SPRINGFIELD, Mass., July 11, 2016 (LifeSiteNews) — Lawyers representing the Massachusetts-based pro-family activist and pastor Scott Lively have asked a judge to throw out a lawsuit by a coalition of Ugandan homosexuals who accused the pastor four years ago of “crimes against humanity” for his overseas activism in opposing homosexuality. 

Liberty Counsel argued in its 198 page motion for summary judgment filed last week that Sexual Minorities of Uganda (SMUG) has no legitimate legal standing on American soil to bring an accusation against an American citizen, and furthermore, it has no evidence to support the claims it made against the pastor. 

The case goes back to 2012 when the George Soros-funded Center for Constitutional Rights (CCR) sued Lively on behalf of SMUG for his preaching against homosexuality in Uganda during a 2009 visit. 

SMUG claims that Lively's visit was part of a “conspiracy” to “persecute” the LGBTI (lesbian, gay, bisexual, transgender, intersex) population of Uganda, adding that the pastor orchestrated rampant “discrimination” and even violence against the LGBTI community, leading to the death of SMUG leader David Kato. 

But the evidence shows the opposite. 

“Four years, 100 hours of depositions, and 40,000 pages of documents later, SMUG failed to produce a shred of evidence of any conspiracy or persecution by Lively,” stated Liberty Counsel in a press release.

“The evidence shows that Lively, in a country where homosexuality has been illegal for decades, urged treatment of LGBTI people with respect and dignity, and the liberalization of Uganda's laws against homosexuality, even as he spoke in favor of biblical sexual morality and against the LGBTI political agenda.
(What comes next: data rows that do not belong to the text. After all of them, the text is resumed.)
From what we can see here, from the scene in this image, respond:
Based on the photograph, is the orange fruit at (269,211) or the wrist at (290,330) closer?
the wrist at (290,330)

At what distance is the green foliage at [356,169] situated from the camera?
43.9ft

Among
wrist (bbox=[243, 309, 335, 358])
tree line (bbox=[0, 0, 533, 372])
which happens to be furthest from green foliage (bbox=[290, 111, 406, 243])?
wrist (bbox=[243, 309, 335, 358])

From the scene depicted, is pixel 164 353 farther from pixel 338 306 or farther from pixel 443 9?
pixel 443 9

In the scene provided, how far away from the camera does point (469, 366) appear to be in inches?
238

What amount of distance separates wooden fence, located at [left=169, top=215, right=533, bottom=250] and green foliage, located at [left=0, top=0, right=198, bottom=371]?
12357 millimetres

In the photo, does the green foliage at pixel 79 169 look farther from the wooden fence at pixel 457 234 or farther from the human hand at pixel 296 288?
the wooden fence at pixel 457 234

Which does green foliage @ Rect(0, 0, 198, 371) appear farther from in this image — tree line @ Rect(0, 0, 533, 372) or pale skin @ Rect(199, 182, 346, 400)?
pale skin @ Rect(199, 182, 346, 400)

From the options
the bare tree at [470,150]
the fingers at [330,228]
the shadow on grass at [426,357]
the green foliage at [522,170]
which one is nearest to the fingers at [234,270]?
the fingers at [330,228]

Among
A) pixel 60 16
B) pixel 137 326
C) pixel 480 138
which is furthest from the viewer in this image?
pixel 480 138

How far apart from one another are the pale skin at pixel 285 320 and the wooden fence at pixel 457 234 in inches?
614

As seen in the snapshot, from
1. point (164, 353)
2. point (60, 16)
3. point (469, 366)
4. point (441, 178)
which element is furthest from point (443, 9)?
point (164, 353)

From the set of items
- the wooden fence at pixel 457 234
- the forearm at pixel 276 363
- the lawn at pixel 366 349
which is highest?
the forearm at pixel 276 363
SMUG also admitted it knew all along that its leader, Kato, was murdered by a homosexual prostitute whom Kato refused to pay, and admitted that it was wrong to suggest otherwise in its lawsuit,” it added. 

Liberty Counsel suggested to the judge that the SMUG lawsuit was nothing more than a bully tactic to punish Lively, and anyone like him, for speaking a message contrary to SMUG’s beliefs. 

“The goal, according to SMUG, was never about the outcome but about the ‘advocacy’ along the way, meaning the sufficiently severe punishment of opposing viewpoints with expensive litigation so that no one else, including Lively, would dare speak their conscience ever again,” it stated in the motion. 

In a December letter to the International Pro-Family Movement, Lively stated that he has been named “public enemy number one by the world’s largest homosexual organization, the Human Rights Campaign” for his “preaching a reasoned, factual and non-violent message against homosexuality in Uganda.”

“Why? Because I know nearly as much about their history, strategies and tactics as they do and my life’s work has been to empower and equip pro-family activists around the world with those facts,” he wrote. 

Mat Staver, Founder and Chairman of Liberty Counsel, said that the case should worry every American who loves free speech. 

“The suit is an attempt to silence Pastor Scott Lively because of his speech about homosexuality and pornography. The implications of this suit are frightening because SMUG is trying to punish a U.S. citizen for constitutionally protected speech under some vague and undefined international law,” he said. 

“From the beginning this case had no merit, but we have had to spend four years and countless hours defending an innocent pastor against a lawsuit designed only to intimidate. This case is a direct assault on the supremacy of the United States Constitution,” he added.